**What you are asked to do:**
Decide whether each statement below agrees with the post on forgiveness and second guessing. Answer yes or no for each, and quote the words from the post that settle it.
1. The writer has cut off contact with Special K for almost two months.
2. The writer has settled on sending Special K an email.
3. The writer considers face-to-face talks a personal strength.

Forgiveness and Second Guessing

Greetings and salutations.

Hey, hope y’all had a happy Easter. Anyway, on to the meat of the post.

As most of you know, I’ve had a rough go with an interpersonal/friendship/relationship crisis which has lead me to cut off contact for almost two months now while I figure out my feelings, and how to deal with them without causing any more emotional and mental damage. Yes, we’re talking about Special K.

One of the problems with therapy is that if you’re doing it right, you’re taking the insights you’re learning and applying them to real-life situations so that you don’t make the same mistakes. The problem is that sometimes there is a lot of second guessing. One wonders if the actions you are undertaking are good, bad, or indifferent. Granted, provided that you make the right decision, everything is fine, but getting there can be a chore since you’re never quite completely sure about some of the decisions one wants to make.

Therapy is science. Religion is spiritual. This is where my conflict arises. As a spiritual or religious person, I was taught to forgive. In forgiving, I would (in theory) be letting off the bitterness and hate that I have. And the hurt.

Nixon said it the best when he opined that “people may hate you, but they don’t win unless you hate them back. And then you’ve destroyed yourself.”

So, here’s the dilemma. I’d love to send an email to Special K, and get some stuff off my chest. In light of the epiphany I received from my therapist last week, ( Tales from the couch: Part 4), I think I’m much better able to handle what may result. I agree, it will be worse than I’m thinking. And better in some ways. I could be faced with a barrage of anger. A barrage of hate, or worse, cold dismissal. I could be told that the friendship is over. I could find out that I’ve been replaced and he doesn’t need me any more.

It could also be a knock down, drag-out fight where we descend into the base nature of our personalities, each of us tell the other what we did wrong.

Anyway…correction. After talking with a good friend of mine, I’ve determined that an e-mail isn’t going to be sufficient. It’s going to have to be one-to-one, face-to-face, in person conversation.

Frankly, I don’t know how it’s going to turn out. A friend of mine asked why go through all of this. I gave him a long answer, but shortened down? It’s never too late to do the right thing. It’s never too late to do what should have been done earlier.

I’m dreading this. Absolutely petrified. Face to face talks aren’t my strong suit. But now is better than later, and later is better than never. I’m sure I’ve hurt him. And I will deal with those consequences.

**Dataset content:**
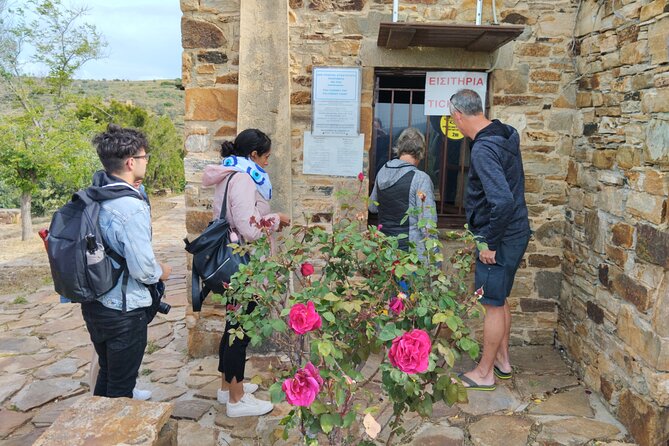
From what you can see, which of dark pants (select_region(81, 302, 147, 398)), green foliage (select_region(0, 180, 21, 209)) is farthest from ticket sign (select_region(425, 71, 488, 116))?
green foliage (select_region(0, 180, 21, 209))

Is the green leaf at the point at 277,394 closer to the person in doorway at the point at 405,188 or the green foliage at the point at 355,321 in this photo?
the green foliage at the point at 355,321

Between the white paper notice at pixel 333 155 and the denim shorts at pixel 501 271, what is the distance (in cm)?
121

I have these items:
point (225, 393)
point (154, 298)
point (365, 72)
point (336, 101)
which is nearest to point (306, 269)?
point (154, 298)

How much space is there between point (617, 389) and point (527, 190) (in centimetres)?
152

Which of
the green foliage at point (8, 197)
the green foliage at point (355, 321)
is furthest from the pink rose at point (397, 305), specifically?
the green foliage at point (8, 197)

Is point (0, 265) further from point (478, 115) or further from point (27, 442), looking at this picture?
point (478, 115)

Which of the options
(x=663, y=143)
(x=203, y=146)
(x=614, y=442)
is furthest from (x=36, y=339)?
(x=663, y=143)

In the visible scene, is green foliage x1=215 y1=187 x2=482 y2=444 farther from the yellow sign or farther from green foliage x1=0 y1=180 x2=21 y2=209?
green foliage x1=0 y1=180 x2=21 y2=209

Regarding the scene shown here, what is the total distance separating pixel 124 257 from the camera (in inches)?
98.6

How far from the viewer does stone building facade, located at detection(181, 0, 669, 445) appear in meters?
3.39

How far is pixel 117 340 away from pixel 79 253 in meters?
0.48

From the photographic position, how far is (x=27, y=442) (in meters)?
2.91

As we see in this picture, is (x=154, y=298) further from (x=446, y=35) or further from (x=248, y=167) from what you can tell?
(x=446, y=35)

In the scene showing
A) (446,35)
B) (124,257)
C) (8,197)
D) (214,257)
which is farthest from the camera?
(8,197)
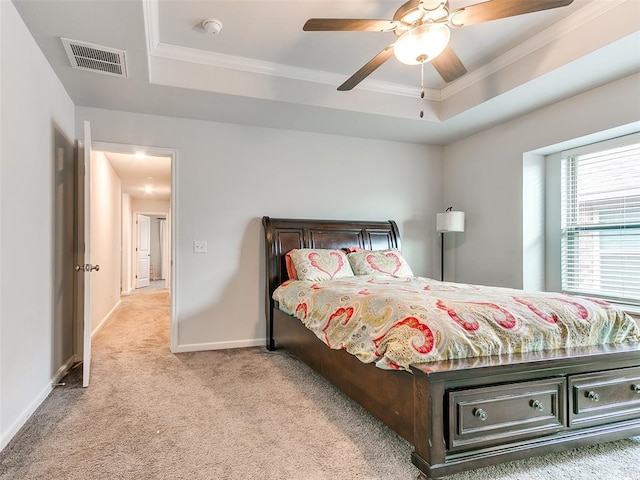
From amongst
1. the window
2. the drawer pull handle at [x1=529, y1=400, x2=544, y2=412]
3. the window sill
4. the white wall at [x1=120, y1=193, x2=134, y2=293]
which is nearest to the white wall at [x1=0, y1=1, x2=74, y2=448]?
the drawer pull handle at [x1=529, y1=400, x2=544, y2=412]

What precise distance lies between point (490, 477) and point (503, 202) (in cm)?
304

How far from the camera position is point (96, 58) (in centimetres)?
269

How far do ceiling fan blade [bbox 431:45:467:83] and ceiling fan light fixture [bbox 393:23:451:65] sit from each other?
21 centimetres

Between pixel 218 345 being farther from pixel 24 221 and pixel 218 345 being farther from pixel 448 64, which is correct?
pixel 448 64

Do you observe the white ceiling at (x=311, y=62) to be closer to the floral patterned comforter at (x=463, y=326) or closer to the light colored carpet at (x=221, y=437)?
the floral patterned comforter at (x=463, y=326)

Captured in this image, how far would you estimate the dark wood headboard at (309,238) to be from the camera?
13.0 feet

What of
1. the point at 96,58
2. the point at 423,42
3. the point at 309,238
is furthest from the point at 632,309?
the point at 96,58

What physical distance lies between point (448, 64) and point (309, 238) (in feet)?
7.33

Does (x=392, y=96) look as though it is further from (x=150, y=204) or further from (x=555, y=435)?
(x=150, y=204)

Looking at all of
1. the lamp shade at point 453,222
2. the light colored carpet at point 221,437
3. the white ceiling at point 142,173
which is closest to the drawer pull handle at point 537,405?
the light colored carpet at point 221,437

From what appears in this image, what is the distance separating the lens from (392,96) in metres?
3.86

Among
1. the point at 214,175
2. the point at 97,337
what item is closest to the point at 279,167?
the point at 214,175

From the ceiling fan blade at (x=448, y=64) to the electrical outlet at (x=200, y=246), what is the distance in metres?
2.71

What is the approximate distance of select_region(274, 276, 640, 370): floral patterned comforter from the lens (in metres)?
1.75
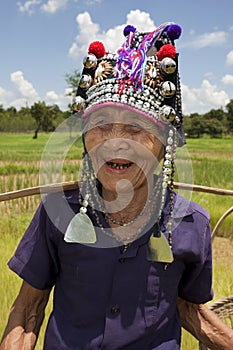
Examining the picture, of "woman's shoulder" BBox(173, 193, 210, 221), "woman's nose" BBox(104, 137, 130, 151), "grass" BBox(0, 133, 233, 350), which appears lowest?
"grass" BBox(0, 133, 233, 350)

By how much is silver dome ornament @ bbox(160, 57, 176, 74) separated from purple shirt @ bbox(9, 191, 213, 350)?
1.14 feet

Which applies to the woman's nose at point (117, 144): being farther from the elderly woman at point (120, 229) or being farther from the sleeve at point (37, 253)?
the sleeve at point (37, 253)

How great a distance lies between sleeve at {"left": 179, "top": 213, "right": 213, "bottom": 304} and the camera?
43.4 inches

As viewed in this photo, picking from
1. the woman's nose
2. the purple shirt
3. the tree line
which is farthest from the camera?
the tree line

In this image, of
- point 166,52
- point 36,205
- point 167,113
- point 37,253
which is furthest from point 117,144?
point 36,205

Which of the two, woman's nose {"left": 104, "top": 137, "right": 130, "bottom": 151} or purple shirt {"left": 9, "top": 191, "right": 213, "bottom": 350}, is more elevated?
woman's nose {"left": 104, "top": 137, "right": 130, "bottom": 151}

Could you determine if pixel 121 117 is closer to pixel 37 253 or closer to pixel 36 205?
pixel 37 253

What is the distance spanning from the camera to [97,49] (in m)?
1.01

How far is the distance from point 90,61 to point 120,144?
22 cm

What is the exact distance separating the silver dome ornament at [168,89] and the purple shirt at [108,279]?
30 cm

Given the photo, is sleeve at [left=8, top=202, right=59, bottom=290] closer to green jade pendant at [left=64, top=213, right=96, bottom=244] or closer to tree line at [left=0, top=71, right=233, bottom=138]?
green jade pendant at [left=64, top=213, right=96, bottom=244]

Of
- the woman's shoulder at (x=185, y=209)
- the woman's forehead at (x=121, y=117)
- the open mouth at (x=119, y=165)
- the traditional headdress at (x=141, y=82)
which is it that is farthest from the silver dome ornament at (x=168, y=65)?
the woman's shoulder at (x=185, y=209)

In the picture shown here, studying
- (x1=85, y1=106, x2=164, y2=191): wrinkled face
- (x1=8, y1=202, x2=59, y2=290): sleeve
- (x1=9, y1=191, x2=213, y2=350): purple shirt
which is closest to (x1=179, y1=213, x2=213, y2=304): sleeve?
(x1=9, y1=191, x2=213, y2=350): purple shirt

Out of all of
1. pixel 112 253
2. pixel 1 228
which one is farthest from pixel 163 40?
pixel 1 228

**Answer section:**
1. Yes: "which has lead me to cut off contact for almost two months now"
2. No: "I’ve determined that an e-mail isn’t going to be sufficient."
3. No: "Face to face talks aren’t my strong suit."